READING TEXT ▸
☆ ☆ ☆

I defined the category of modules at here following the link above. This may or may not be useful to define sheaf of modules.
There is also a formalisation of sheaf of modules at here.
I defined sheaf of module as
structure PresheafOfModules1 (X : Top) :=
(𝒪 : presheaf CommRing X)
(ℱ : presheaf AddCommGroup X)
[is_module : Π (U : (opens X)ᵒᵖ), module (𝒪.obj U) (ℱ.obj U)]
(res_compatible : Π (U V : (opens X)ᵒᵖ) (h : U ⟶ V) (r : 𝒪.obj U) (a: ℱ.obj U),
ℱ.map h (r • a) = 𝒪.map h r • ℱ.map h a)And also as
class PresheafOfModules2 {X : Top} (ℱ : @presheaf BundledModule BundledModule.is_cat X):=
(res_compatible :
Π (U V : (opens X)ᵒᵖ) (h : U ⟶ V) (r : (ℱ.obj U).R) (m : (ℱ.obj U).M),
(ℱ.map h).2 (r • m) = (r • (ℱ.map h).2 m))So ℱ is a functor (opens X)ᵒᵖ ⥤ BundledModule.
We can interpret ℱ ⋙ BundledModule.forget : (opens X)ᵒᵖ ⥤ CommRing as the presheaf of rings.
So if U : (opens X)ᵒᵖ, then ℱ.obj U is of the form (R, M) where R : CommRing and M : Module R; Similarly ℱ.obj V is (S, N) where S : CommRing and N : Module N.
And if h : U ⟶ V, then (ℱ.map h).1 can be seen as the restriction map of the presheaf of rings so call it res_ring and (ℱ.map h).2 can be seen as the restriction map of the "presheaf of modules" in the usual sense so call it res_module. res_compatible is saying:
For r : R and m : M, res_module (r • m) = r • res_module m.
Note that the smul on the right hand side is restriction of scalar.
So r • res_module m is secretly res_ring r • res_module m.
I wrote two functions to convert back and forth from PresheafOfModules1 and PresheafOfModules2.
Here is a trivial example on how to actually use this definition.
So 𝒪 is a presheaf of AddCommGroup. We can define turn it into a
presheaf of modules over constant sheaf of ℤ.
@[reducible] def psh_m {X : Top} (𝒪 : presheaf AddCommGroup X) :
@presheaf BundledModule BundledModule.is_cat X :=
{ obj := λ U, { R := int_as_cring,
M := { carrier := 𝒪.obj U,
is_module := is_int_module (𝒪.obj U)} },
map := λ U V h,
⟨𝟙 _, { to_fun := λ m, 𝒪.map h m,
map_add' := λ x y, by rw add_monoid_hom.map_add,
map_smul' := λ r m, begin
dsimp only at *,
rw [ring_hom.id_apply],
erw add_monoid_hom.map_zsmul,
erw [lift_int.zsmul],
end }⟩ }
instance {X : Top} (𝒪 : presheaf AddCommGroup X) :
(PresheafOfModules2 (psh_m 𝒪)) :=
{ res_compatible := λ U V h r m, begin
dsimp only,
erw [smul_def', id_apply, add_monoid_hom.map_zsmul, lift_int.zsmul],
end }

☆ ☆ ☆

COMPLETE THE FOLLOWING ▸
[1] In the post about presheaves of modules, why is r • res_module m really res_ring r • res_module m?
[2] List every field declared in the structure PresheafOfModules1 in the post about presheaves of modules.

SOURCE MATERIAL ▸
☆ ☆ ☆

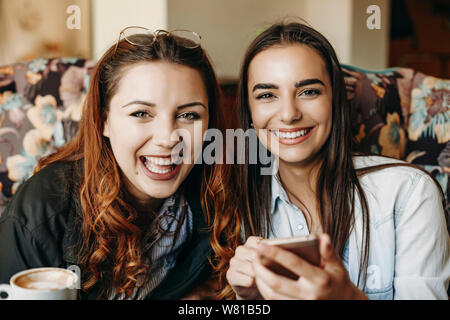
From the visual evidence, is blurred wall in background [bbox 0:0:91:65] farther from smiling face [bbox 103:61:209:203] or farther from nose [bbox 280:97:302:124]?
nose [bbox 280:97:302:124]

☆ ☆ ☆

CORRECT ANSWERS ▸
[1] The scalar multiplication on the right-hand side of res_compatible is restriction of scalars. So multiplying res_module m by r there amounts to multiplying it by res_ring r.

[2] 𝒪, ℱ, is_module, res_compatible